How can we heal unacknowledged wounds within of ourselves? How can we find creative ways to work with challenges and find new directions? The Embrace project explores these quandaries and more in an upcoming recording for vibraphone, bass, and drums.
This trio, featuring Linda Oh on bass, Tim Keiper on drums, and myself, Chris Dingman on vibraphone, was formed out of the desire to find a new musical context that expands the range of expression that comprises my musical voice as an improviser and composer, specifically as a vibraphonist. I wanted the group to feel full and vibrant, yet the limitations of the vibraphone itself create a challenge in this pared-down format. I began working on ways to play two parts at the same time and other approaches to fill out the sound of the group, as part of my composition process. During this journey, unforeseen life changes and special influences guided my way.
This music documents an ongoing period of transition through which I am learning to embrace difficult situations, emotions, and even unacknowledged parts of myself. Pieces such as “Find a Way” deal with negative external life circumstances, and the possibilities that are created when challenges are embraced, change and adaptation welcomed. Similarly, the creation of “Inner Child” was a healing process: the embrace of hurt parts of myself that I had previously ignored.
As these experiences unfolded, I found myself connecting more with other people, and feeling more open-minded. As part of this, I realized that I had compartmentalized my musical life. Over the course of the previous ten years, the Mande, Wassoulou, and desert music from Mali had become some of my absolute favorite. But I hadn’t attempted to learn any of it or explore what that could mean for my own composition and playing.
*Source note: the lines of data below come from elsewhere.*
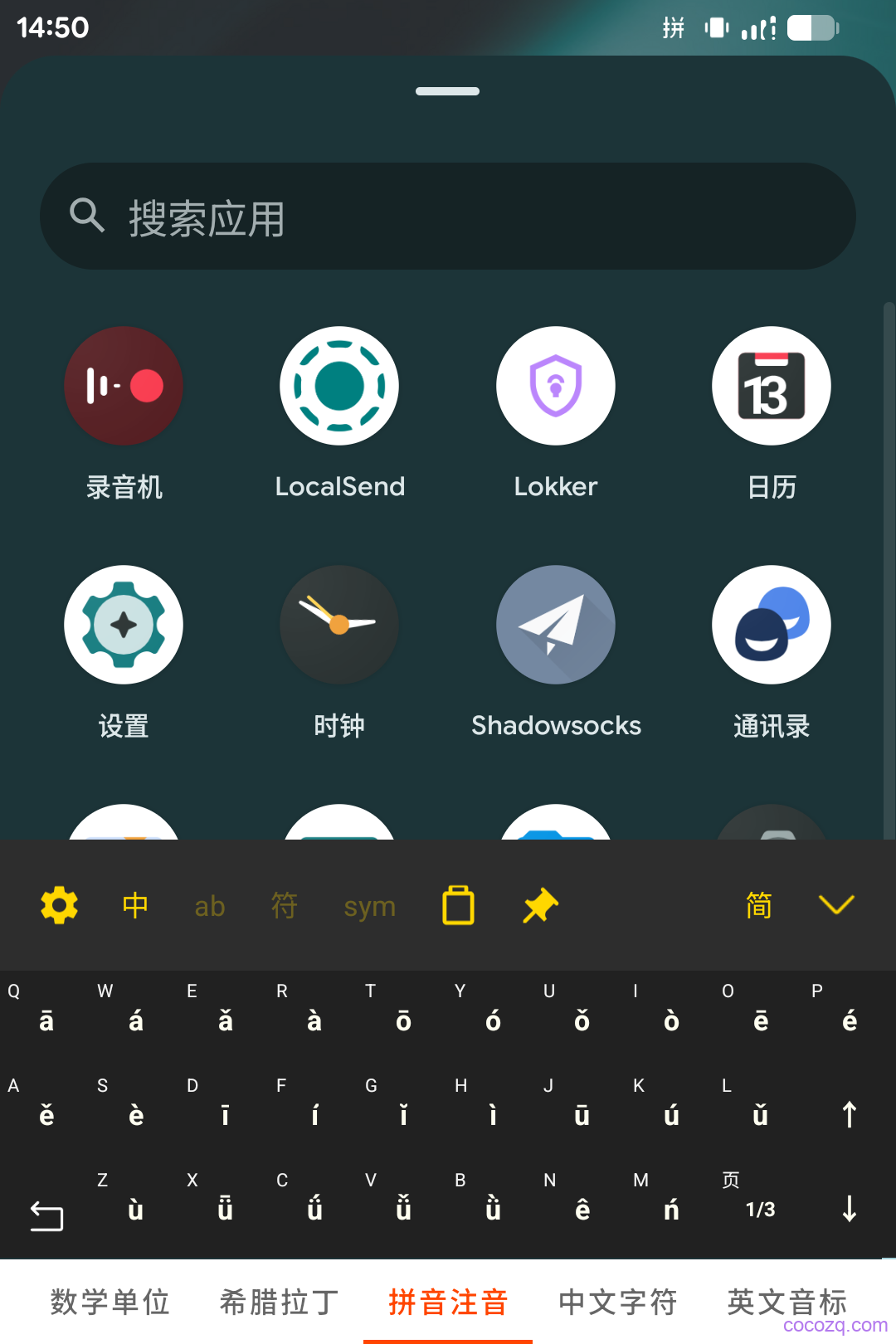 cocoime_adv_symbol_panel4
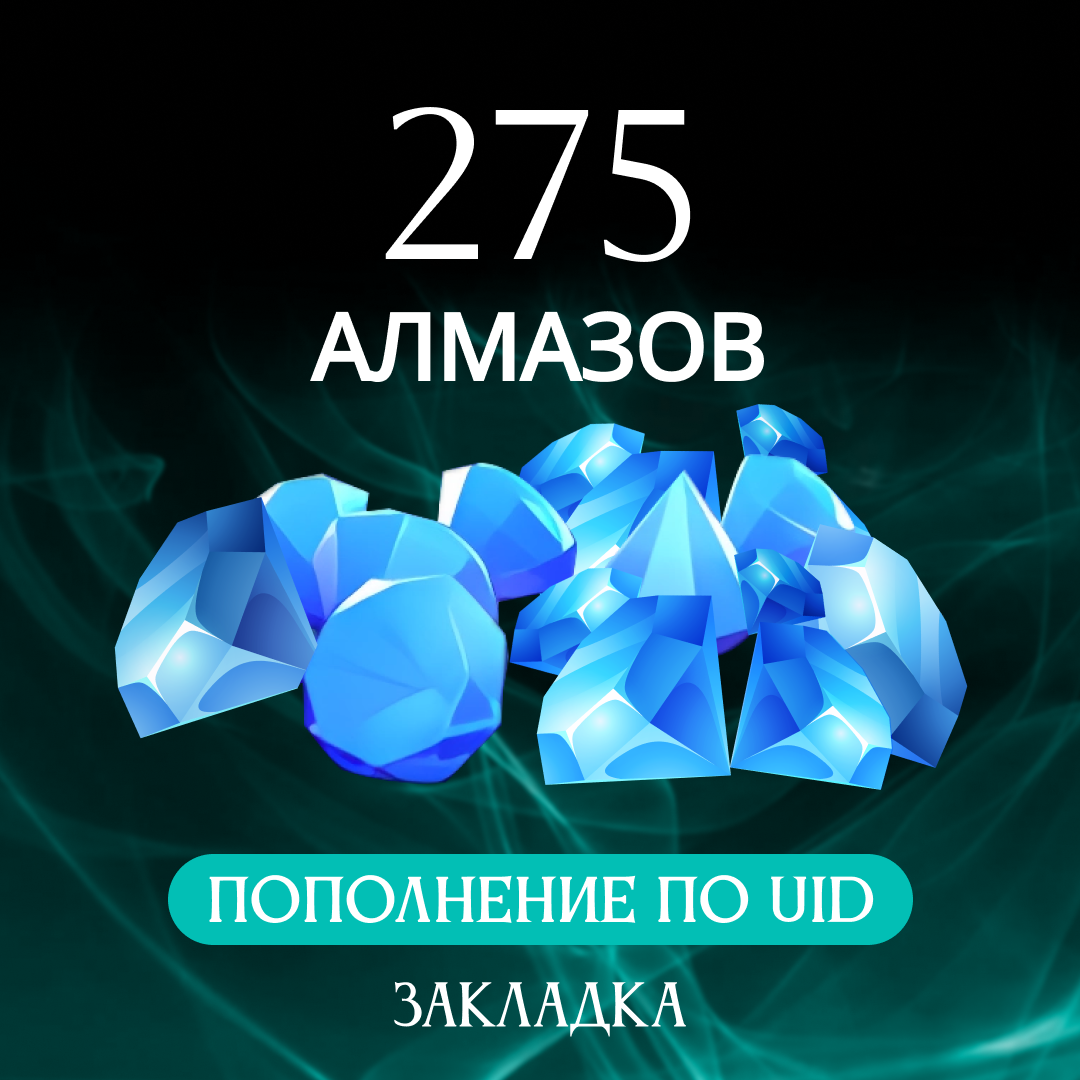 275 алмазов пополнение по ID - Закладка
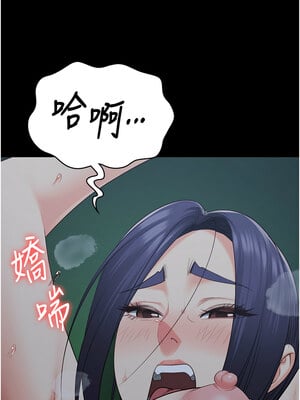 監獄女囚 76-77話_76_12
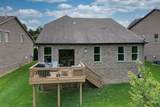 102 Cobbler Cir - Photo 38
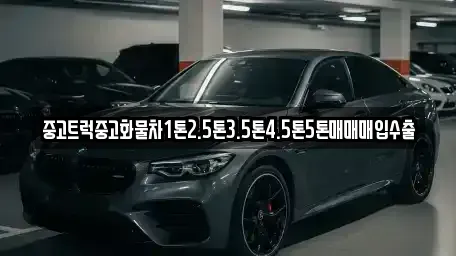 경기 동두천시 걸산동 중고차매입 전문 중고트럭중고화물차1톤2.5톤3.5톤4.5톤5톤매매매입수출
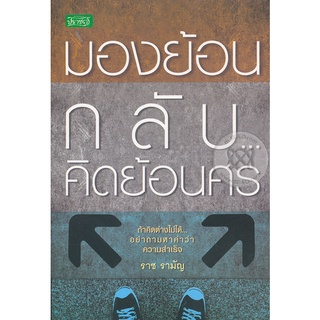 มองย้อนกลับ...คิดย้อนศร ถ้าคิดต่างไม่ได้ อย่าถามหาความสำเร็จ ***หนังสือสภาพ 75-80%***จำหน่ายโดย  ผศ. สุชาติ สุภาพ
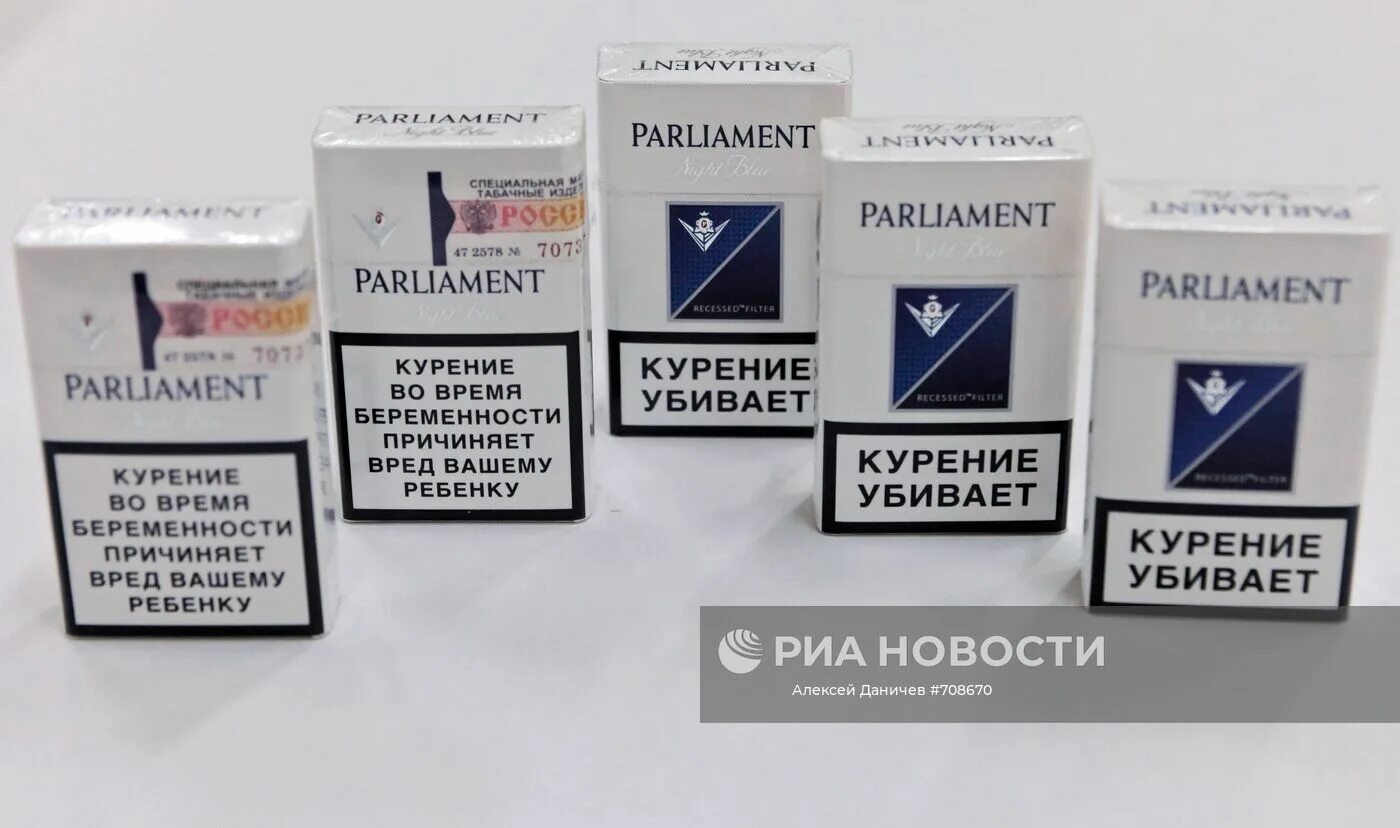 Минздрав предупреждает курение вредит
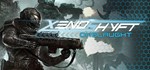 XenoShyft * АВТОДОСТАВКА STEAM GIFT РОССИЯ
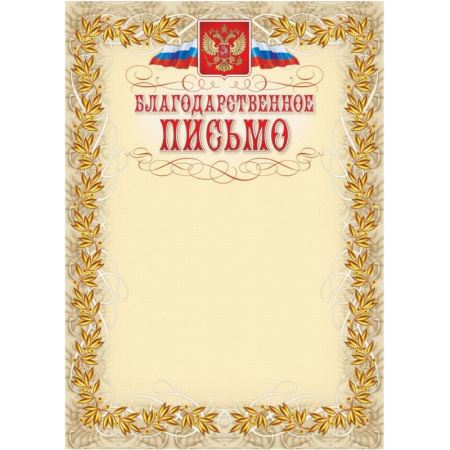 Благодарственное письмо герб и флаг,рамка лавровый лист,А4,КЖ-159,15шт/уп.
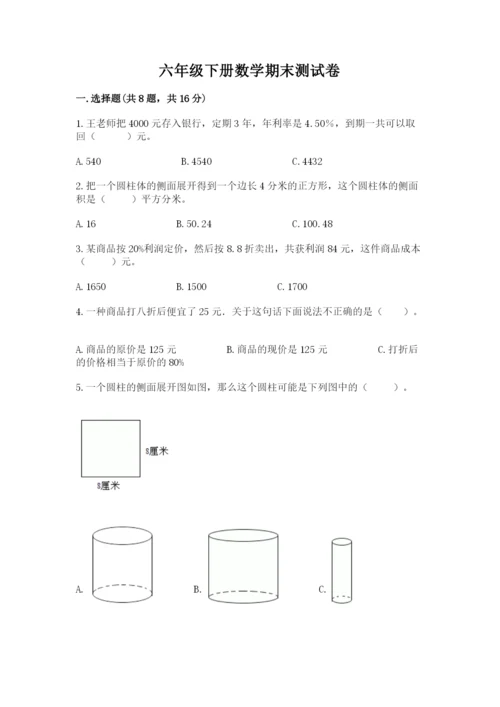 六年级下册数学期末测试卷含答案【综合题】.docx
As I embraced these possibilities, there was a surge of new material. “Forgive/Embrace” is based on a kora-inspired vibraphone line that came from studies of Toumani Diabate’s multi-threaded solo music; “Goddess” and “Folly of Progress” are inspired by Oumou Sangare’s strong voice, music, and social activism; “Ali” is dedicated to Ali Farka Toure and his hypnotic grooves.
By embracing the inspiration that these artists have given me, I feel more connected with them and their respective traditions. With these pieces I have written, I pay humble tribute to them, and to their forebears and broader traditions, of which I feel so fortunate to have heard a small part.
The Embrace recording project is being co-produced by Keith Witty (Thiefs, Somi). Upon the release, I plan to build on the success of my previous two albums and follow up on successful performances as a side musician, to expand my listener base by touring this group in North America and Europe – something my previous groups were too large to do with. Along with traditional venues and schools, I am also currently expanding my work into partnerships with nursing homes and senior centers.